See DATABASE_ENABLE_SESSION_SHARING for details.

Connection Pool Sizing

If you experience QueuePool limit reached errors or connection timeouts under high concurrency, increase the pool size:

DATABASE_POOL_SIZE=15 (or higher)
DATABASE_POOL_MAX_OVERFLOW=20 (or higher)

Important: The combined total (DATABASE_POOL_SIZE + DATABASE_POOL_MAX_OVERFLOW) should remain well below your database's max_connections limit. PostgreSQL defaults to 100 max connections, so keep the combined total under 50-80 per Open WebUI instance to leave room for other clients and maintenance operations.

See DATABASE_POOL_SIZE for details.


Deployment Best Practices

Updates and Migrations

Critical: Avoid Concurrent Migrations

Always ensure only one process is running database migrations when upgrading Open WebUI versions.

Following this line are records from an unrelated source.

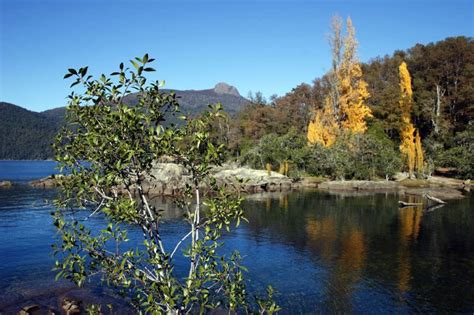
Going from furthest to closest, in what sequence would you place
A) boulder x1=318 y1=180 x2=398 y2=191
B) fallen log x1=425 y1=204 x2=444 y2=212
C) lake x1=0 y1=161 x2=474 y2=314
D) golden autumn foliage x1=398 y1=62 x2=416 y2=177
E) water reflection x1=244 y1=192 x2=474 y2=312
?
golden autumn foliage x1=398 y1=62 x2=416 y2=177 < boulder x1=318 y1=180 x2=398 y2=191 < fallen log x1=425 y1=204 x2=444 y2=212 < water reflection x1=244 y1=192 x2=474 y2=312 < lake x1=0 y1=161 x2=474 y2=314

Database migrations run automatically on startup. If multiple replicas (or multiple workers within a single container) start simultaneously with a new version, they may try to run migrations concurrently, potentially leading to race conditions or database schema corruption.

Safe Update Procedure:

There are two ways to safely handle migrations in a multi-replica environment:

  1. Identify one pod/replica as the "master" for migrations.
  2. Set ENABLE_DB_MIGRATIONS=True (default) on the master pod.
  3. Set ENABLE_DB_MIGRATIONS=False on all other pods.
  4. When updating, the master pod will handle the database schema update while other pods skip the migration step.

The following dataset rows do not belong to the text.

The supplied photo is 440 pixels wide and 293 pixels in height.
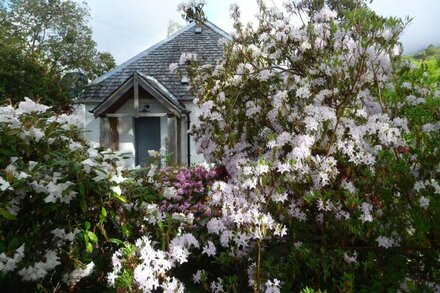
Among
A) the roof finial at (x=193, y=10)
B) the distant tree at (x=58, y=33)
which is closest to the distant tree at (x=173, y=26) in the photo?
the distant tree at (x=58, y=33)

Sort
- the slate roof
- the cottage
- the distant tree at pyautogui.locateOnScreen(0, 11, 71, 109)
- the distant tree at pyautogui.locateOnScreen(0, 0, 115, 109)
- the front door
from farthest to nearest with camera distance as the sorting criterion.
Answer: the distant tree at pyautogui.locateOnScreen(0, 0, 115, 109)
the distant tree at pyautogui.locateOnScreen(0, 11, 71, 109)
the slate roof
the front door
the cottage

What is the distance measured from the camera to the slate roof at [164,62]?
14.4m

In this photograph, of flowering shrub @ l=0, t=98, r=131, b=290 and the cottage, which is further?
the cottage

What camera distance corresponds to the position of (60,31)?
74.7 feet

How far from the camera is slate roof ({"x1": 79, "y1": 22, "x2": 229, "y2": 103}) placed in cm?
1442

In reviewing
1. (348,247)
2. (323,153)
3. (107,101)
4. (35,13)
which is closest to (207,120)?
(323,153)

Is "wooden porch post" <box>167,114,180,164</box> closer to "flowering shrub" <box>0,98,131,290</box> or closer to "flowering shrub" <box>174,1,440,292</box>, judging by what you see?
"flowering shrub" <box>174,1,440,292</box>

Option 2: Scale Down During Update

  1. Scale Down: Set replicas to 1 (and ensure UVICORN_WORKERS=1).
  2. Update Image: Update the image or version.
  3. Wait for Health Check: Wait for the single instance to start fully and complete migrations.
  4. Scale Up: Increase replicas back to your desired count.

Session Affinity (Sticky Sessions)

While Open WebUI is designed to be stateless with proper Redis configuration, enabling Session Affinity (Sticky Sessions) at your Load Balancer / Ingress level can improve performance and reduce occasional jitter in WebSocket connections.

  • Nginx Ingress: nginx.ingress.kubernetes.io/affinity: "cookie"
  • AWS ALB: Enable Target Group Stickiness.